Car lorsque l’herméneutique est à ce point efficace, elle pousse à la précaution et, par le fait même, elle essentialise. Mieux vaut prévenir que guérir, non ? C’est donc en amont que la toile sorcellaire déploie ses antennes, via un ensemble de techniques, médicaments, rites, imprécations et autres pratiques qui ont pour but de « blinder » les victimes potentielles que nous risquons toujours d’être[7]. Certaines de ces pratiques soignent la relation à ces protecteurs de toujours que sont les ancêtres. Là-bas les ancêtres, ici sainte Rita. On est alors dans le bon vieux champ classique de la religion. D’autres pratiques naviguent plutôt dans les eaux de la magie. Elles manipulent les forces qui sont à l’oeuvre dans la vie, une vie exclusivement comprise en termes d’énergie et de puissance, une puissance qu’il s’agit de manipuler, de domestiquer et de contrôler. Au fond, un peu comme l’Occident avec ses centrales nucléaires, il s’agit d’un jeu dangereux mais en prenant un minimum de précautions, c’est à bénéfice immédiat très avantageux ! Et puis, certains vont plus loin. Puisqu’il faut se prémunir de ceux qui nous menacent dans le monde de la nuit, pourquoi ne pas passer de l’autre côté ? Juste une fois ! Histoire de ne plus être du côté insécure mais dans le camp des puissants ! Et là, on bascule dans le champ de la sorcellerie, dans la volonté prédatrice. Et la une de journaux ou « radiotrottoir » se font régulièrement l’écho de profanations de cadavres, de meurtres rituels[8] et autres manigances plus que douteuses, comme cet homme qui s’est présenté dans un commissariat d’Afrique du Sud le 19 août 2017, exhalant une épouvantable puanteur, et qui a avoué aux policiers : « J’en ai assez de manger de la chair humaine », avant d’ouvrir un sac dans lequel on voyait la main et la jambe mutilée d’une femme[9] ! Mais que voulez-vous ! À force de voir un petit sorcier derrière tout homme économiquement ou politiquement abouti, comment voulez-vous ne pas être tenté de tout mettre en oeuvre pour arriver au même statut ?

Ce sont donc quelques points de repère. La réalité est bien évidemment plus complexe mais je n’oublie pas que je vise un public de « petits Blancs » en première phase d’initiation. Quel bilan, quelle leçon, quelles questions pouvons-nous dégager pour faire le lien avec ce colloque ?

La sorcellerie est diabolique : elle disperse

Premier élément : je ne sais pas si la sorcellerie est démoniaque mais à coup sûr, elle est diabolique. Je prends ce terme en son sens étymologique : la sorcellerie disperse, elle éclate, elle échappe à toute emprise.

Elle éclate les « petits Blancs » que vous êtes et qui doivent définitivement renoncer à se forger un point de vue abouti sur le sujet[10]. Je suis à peu près sûr qu’en ce moment, dans votre tête trottent des questions du genre : « Finalement, il y a des sorciers ou pas ? Finalement, la sorcellerie, ça marche ou non ? » N’espérez pas mettre le doigt sur le « finalement » de ces questions. Il est dans la nature même de la sorcellerie de générer un point aveugle autour duquel tout tourne !

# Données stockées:
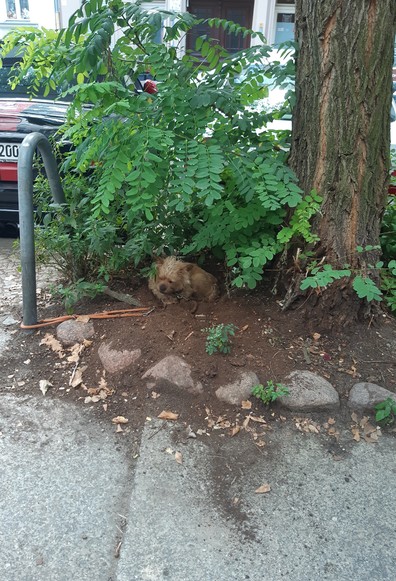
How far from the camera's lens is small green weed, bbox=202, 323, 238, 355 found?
3289 millimetres

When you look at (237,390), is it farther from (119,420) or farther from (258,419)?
(119,420)

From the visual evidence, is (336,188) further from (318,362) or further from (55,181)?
(55,181)

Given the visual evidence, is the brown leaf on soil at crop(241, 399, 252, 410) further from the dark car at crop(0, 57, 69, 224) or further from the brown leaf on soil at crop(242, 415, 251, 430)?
the dark car at crop(0, 57, 69, 224)

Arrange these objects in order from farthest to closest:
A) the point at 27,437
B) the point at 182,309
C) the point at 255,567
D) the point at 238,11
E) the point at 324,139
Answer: the point at 238,11 → the point at 182,309 → the point at 324,139 → the point at 27,437 → the point at 255,567

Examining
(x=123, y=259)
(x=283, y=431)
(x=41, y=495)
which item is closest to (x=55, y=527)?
(x=41, y=495)

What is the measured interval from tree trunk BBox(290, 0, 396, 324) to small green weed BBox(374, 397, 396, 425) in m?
0.70

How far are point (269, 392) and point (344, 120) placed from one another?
5.60 feet

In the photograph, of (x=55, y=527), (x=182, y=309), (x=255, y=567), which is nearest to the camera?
(x=255, y=567)

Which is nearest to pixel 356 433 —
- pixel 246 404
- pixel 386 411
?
pixel 386 411

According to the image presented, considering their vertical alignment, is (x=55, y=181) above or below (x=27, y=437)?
above

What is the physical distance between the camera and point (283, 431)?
2.98 m

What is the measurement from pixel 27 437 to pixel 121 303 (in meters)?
1.31

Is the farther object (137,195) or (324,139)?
(324,139)

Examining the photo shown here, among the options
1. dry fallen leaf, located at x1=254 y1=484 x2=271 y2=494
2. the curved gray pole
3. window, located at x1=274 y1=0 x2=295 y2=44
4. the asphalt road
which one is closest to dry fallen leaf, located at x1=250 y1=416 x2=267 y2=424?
the asphalt road
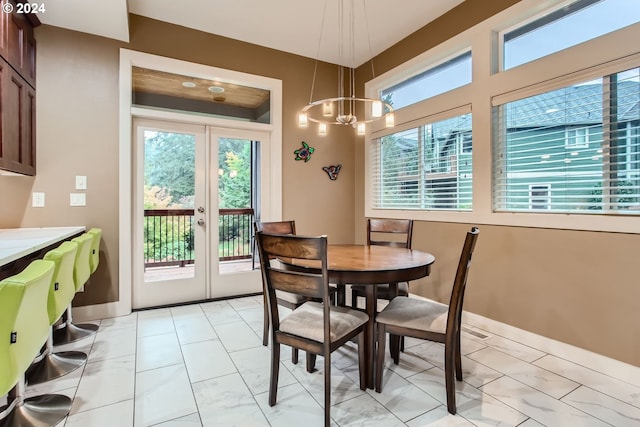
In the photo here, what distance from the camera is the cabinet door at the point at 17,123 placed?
2.33 m

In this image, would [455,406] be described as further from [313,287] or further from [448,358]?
[313,287]

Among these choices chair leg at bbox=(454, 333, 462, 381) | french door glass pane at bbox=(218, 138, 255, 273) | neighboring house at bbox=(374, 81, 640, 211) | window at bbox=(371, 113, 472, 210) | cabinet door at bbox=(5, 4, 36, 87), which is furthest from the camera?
french door glass pane at bbox=(218, 138, 255, 273)

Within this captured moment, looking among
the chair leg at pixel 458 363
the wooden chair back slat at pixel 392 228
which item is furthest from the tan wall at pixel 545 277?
the chair leg at pixel 458 363

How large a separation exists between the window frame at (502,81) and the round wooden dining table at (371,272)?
1.09 metres

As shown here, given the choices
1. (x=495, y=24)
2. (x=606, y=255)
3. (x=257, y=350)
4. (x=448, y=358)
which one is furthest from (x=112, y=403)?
(x=495, y=24)

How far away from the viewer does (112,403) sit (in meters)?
1.84

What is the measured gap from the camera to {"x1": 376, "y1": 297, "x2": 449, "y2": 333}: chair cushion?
5.98 feet

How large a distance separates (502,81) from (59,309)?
358cm

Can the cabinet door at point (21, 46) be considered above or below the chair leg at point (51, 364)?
above

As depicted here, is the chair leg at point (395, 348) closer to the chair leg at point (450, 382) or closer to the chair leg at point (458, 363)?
the chair leg at point (458, 363)

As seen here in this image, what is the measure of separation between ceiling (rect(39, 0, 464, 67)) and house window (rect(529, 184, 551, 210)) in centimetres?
191

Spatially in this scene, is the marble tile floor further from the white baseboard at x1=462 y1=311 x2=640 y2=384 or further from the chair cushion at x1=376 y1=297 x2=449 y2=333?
the chair cushion at x1=376 y1=297 x2=449 y2=333

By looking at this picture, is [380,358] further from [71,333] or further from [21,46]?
[21,46]

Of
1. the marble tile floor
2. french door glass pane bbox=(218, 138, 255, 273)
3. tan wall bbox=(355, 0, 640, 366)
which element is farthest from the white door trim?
tan wall bbox=(355, 0, 640, 366)
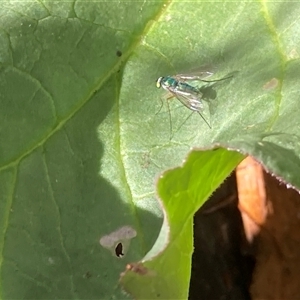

# CONSIGNE:
Recopiez tout le passage du texte consacré à la sorcellerie depuis « Premier élément : je » jusqu'à « à toute emprise. », en substituant « satanique » à « démoniaque ». Appuyez-vous seulement sur le texte consacré à la sorcellerie.

# RÉPONSE:
Premier élément : je ne sais pas si la sorcellerie est satanique mais à coup sûr, elle est diabolique. Je prends ce terme en son sens étymologique : la sorcellerie disperse, elle éclate, elle échappe à toute emprise.